● Work task: According to the backpacking trip account below, how long had it been since the father's previous backpacking trip?

● Source passage:
◆ ◆ ◆ ◆ ◆ ◆ ◆

William & Morgan’s Father-Daughter 50-mile, 7-day Backpacking Trip in Olympic National Park with Way Too Much Weight,
Sunday 31 August – Saturday 6 September 2014,
or
A father & daughter rediscover each other on the Trail before tripping out on the edge of the Ocean

*Click on each foto to blow it up big if you like. Enjoy!*

White Creek Meadows along the O’Neil’s Pass Trail, Olympic National Park, 3 September 2014, Day 4.

Picture of goofy Dad by Daughter. Enchanted Valley, Day 2.

Picture of Daughter by Dad. Upper Quinault, Day 3.

 

 

 

 

 

 

 

 

 

 

 

 

 

 

 

Morgan was born in the bed at home of an apartment in Seattle a little over 20 years ago before our first backpacking trip together. Both experiences were initiations. I didn’t realize the latter was one, too, however, until a couple of months later. Backpacking with my oldest of three daughters changed my life. It changed hers, too.

This journey was a spiritual and deeply physical reconnection with nature and wilderness. I was also compelled to drop down into deeper levels of awareness of what and who I am as both a self-aware man and as consciousness beyond self. This was my first backpacking trip in 7 years. Suffered from my most severe blisters ever, and I’m the kinda of guy who rarely gets blisters and when I do they’re little bitty thangs.

This trip was also Morgan’s longest backpacking trip up to this point. She was concerned about old injuries flaring up. This trek was a big test for her for she planned to attempt a thruhike of the Appalachian Trial in 6 more months. Most precious, however, was a Father and his Daughter re-creating their parent-child relationship as adults. Being halfway up a steep mountainside with a river below you miles and miles from civilization does things like that to people in a hurry to do-do-do.

Afterwards we both admitted we were afraid we wouldn’t get along, would argue constantly, and wouldn’t find anything to talk about or for. We laughed as those fears didn’t even come close to materializing. Plus this proved an incredible adventure in its own right. Wild weather, bizarre people, magnificent scenery marred by global climate disruption, and unexpected surprises including stumbling into a psychedelic festival on the edge of the ocean made this end of summer backpacking trip unforgettable.

◆ ◆ ◆ ◆ ◆ ◆ ◆

● Available data:
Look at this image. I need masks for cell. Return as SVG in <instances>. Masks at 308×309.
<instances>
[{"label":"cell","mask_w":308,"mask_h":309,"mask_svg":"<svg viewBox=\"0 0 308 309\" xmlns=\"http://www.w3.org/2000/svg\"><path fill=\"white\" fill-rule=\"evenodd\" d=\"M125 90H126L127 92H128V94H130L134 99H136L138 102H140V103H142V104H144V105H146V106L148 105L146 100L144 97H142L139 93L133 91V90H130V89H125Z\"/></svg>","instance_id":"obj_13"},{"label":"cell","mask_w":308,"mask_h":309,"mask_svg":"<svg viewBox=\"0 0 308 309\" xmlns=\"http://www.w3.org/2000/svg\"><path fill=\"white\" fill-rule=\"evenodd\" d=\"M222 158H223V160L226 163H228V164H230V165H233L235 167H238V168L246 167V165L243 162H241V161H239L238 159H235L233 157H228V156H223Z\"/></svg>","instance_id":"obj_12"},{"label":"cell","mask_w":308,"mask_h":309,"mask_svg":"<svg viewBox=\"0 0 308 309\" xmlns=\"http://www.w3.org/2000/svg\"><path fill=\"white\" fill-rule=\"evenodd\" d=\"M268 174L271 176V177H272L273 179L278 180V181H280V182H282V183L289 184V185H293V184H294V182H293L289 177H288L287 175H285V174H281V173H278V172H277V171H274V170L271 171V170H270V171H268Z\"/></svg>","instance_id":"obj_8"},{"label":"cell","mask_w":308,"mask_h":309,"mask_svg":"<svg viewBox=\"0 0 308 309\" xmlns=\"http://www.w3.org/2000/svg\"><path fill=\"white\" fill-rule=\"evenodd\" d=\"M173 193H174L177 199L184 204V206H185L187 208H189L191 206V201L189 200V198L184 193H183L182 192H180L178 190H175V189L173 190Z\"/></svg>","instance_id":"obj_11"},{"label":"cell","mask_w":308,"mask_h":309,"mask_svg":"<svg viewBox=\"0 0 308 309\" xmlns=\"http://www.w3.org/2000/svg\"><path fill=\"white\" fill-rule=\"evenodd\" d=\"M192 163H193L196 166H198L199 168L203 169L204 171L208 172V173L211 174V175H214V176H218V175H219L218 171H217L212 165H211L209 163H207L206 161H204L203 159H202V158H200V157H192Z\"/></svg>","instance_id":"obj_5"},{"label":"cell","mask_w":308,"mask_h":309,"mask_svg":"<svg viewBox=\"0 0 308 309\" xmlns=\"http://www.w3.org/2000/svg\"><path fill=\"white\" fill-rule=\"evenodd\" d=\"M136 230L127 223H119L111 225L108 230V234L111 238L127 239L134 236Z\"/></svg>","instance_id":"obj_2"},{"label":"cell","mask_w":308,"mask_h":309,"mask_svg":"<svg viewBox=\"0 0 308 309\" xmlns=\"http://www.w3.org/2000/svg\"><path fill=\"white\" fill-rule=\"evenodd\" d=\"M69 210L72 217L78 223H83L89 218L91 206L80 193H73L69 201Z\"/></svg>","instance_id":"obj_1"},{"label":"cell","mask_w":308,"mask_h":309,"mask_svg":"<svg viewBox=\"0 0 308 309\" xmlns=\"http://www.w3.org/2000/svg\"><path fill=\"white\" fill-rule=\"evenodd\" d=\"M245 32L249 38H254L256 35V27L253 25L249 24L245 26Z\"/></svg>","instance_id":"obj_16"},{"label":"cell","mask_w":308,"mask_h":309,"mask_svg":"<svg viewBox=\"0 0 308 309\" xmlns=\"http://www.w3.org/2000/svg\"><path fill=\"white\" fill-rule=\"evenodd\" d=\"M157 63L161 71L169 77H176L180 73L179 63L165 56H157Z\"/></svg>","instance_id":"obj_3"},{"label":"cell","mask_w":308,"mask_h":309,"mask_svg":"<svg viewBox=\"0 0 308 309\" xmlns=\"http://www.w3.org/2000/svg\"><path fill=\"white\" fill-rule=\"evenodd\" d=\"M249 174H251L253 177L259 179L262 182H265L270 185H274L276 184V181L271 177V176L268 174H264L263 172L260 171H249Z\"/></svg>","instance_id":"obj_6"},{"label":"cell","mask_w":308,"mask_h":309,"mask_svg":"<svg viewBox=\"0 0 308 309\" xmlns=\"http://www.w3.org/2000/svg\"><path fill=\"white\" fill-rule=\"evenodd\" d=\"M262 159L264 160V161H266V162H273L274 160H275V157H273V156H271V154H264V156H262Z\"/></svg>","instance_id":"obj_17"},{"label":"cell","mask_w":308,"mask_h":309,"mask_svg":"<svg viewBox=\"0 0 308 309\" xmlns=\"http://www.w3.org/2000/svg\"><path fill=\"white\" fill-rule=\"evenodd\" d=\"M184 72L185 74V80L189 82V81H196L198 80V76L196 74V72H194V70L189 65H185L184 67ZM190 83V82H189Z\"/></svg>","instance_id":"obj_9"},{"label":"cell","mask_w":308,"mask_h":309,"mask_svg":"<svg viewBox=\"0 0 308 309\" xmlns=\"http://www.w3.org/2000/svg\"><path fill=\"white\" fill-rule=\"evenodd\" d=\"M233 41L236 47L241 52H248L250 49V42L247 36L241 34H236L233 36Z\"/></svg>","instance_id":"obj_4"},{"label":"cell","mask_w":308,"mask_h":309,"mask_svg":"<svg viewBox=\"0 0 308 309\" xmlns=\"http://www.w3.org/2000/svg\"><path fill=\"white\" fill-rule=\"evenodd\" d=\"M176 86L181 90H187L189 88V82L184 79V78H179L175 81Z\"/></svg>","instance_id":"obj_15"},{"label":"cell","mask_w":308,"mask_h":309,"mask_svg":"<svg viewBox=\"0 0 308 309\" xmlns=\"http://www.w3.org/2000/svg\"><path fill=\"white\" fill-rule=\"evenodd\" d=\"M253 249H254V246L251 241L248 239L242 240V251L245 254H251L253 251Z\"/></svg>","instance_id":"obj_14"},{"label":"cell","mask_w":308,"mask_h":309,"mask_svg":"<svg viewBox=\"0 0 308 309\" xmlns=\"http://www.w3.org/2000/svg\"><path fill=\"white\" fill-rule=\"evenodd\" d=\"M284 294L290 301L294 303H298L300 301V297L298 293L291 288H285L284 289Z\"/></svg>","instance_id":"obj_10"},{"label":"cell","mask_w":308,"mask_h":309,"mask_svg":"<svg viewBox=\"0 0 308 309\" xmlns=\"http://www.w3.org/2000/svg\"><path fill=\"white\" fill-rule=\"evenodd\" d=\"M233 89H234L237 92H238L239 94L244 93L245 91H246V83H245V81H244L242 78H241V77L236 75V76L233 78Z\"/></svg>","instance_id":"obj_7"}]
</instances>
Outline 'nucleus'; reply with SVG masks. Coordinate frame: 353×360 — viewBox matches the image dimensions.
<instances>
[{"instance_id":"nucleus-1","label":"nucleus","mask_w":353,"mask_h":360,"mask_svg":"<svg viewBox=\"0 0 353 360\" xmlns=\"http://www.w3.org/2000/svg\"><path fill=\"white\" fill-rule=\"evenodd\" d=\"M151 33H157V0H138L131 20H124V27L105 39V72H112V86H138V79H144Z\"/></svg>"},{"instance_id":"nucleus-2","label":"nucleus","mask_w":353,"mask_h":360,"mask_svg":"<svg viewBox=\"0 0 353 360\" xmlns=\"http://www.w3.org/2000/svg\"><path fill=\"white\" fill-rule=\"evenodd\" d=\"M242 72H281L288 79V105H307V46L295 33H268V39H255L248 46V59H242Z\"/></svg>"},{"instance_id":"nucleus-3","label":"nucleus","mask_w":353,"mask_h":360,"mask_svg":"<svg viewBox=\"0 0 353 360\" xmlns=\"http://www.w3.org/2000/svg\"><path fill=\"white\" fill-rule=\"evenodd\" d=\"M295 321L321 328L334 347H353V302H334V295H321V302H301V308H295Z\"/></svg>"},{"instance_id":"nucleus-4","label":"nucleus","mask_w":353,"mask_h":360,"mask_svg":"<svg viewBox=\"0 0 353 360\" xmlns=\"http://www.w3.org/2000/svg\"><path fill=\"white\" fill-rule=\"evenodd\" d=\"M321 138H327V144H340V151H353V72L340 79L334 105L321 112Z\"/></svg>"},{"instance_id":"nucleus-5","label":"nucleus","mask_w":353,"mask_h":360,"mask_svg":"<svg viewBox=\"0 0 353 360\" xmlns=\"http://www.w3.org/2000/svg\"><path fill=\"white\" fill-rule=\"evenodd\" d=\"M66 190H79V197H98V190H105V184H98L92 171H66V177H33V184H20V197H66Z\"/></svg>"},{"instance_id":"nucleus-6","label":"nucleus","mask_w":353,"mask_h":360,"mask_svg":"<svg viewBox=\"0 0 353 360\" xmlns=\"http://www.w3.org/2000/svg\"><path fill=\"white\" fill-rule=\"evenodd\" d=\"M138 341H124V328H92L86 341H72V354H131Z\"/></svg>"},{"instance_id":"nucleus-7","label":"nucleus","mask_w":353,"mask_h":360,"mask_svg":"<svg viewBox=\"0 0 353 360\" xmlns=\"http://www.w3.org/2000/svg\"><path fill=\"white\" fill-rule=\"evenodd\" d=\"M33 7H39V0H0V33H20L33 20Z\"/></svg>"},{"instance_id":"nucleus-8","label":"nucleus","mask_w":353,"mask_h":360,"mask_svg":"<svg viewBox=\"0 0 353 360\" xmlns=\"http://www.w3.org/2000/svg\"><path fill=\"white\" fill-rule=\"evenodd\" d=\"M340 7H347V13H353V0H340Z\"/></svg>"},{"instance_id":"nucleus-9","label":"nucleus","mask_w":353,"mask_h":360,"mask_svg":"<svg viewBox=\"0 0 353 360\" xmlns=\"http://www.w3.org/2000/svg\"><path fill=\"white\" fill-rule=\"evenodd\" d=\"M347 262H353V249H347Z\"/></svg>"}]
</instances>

◆ ◆ ◆ ◆ ◆ ◆ ◆

● Answer to this problem: 7 years.